[Try it] Your reply should consist solely of the number of lines in the data that contain "thus".
* * *
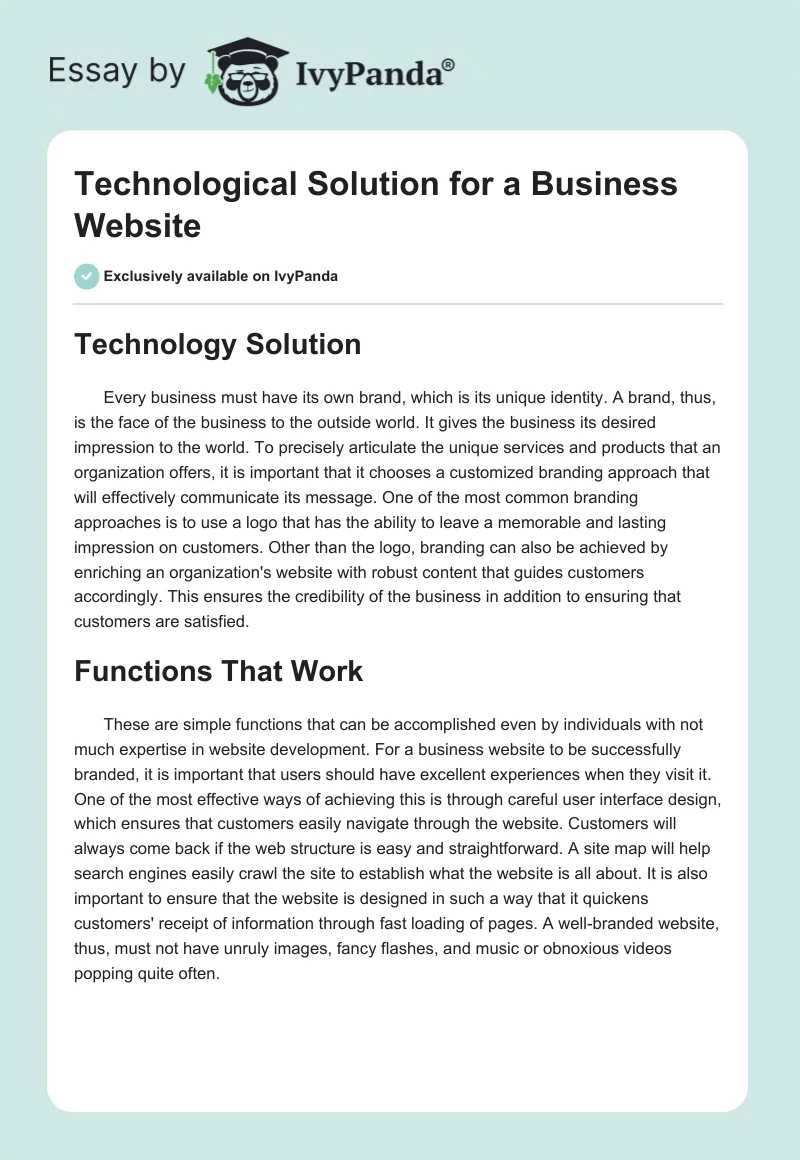 Essay by IvyPanda®

Technological Solution for a Business Website

Exclusively available on IvyPanda

Technology Solution

Every business must have its own brand, which is its unique identity. A brand, thus, is the face of the business to the outside world. It gives the business its desired impression to the world. To precisely articulate the unique services and products that an organization offers, it is important that it chooses a customized branding approach that will effectively communicate its message. One of the most common branding approaches is to use a logo that has the ability to leave a memorable and lasting impression on customers. Other than the logo, branding can also be achieved by enriching an organization's website with robust content that guides customers accordingly. This ensures the credibility of the business in addition to ensuring that customers are satisfied.

Functions That Work

These are simple functions that can be accomplished even by individuals with not much expertise in website development. For a business website to be successfully branded, it is important that users should have excellent experiences when they visit it. One of the most effective ways of achieving this is through careful user interface design, which ensures that customers easily navigate through the website. Customers will always come back if the web structure is easy and straightforward. A site map will help search engines easily crawl the site to establish what the website is all about. It is also important to ensure that the website is designed in such a way that it quickens customers' receipt of information through fast loading of pages. A well-branded website, thus, must not have unruly images, fancy flashes, and music or obnoxious videos popping quite often.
* * *
[Exercise solution] 2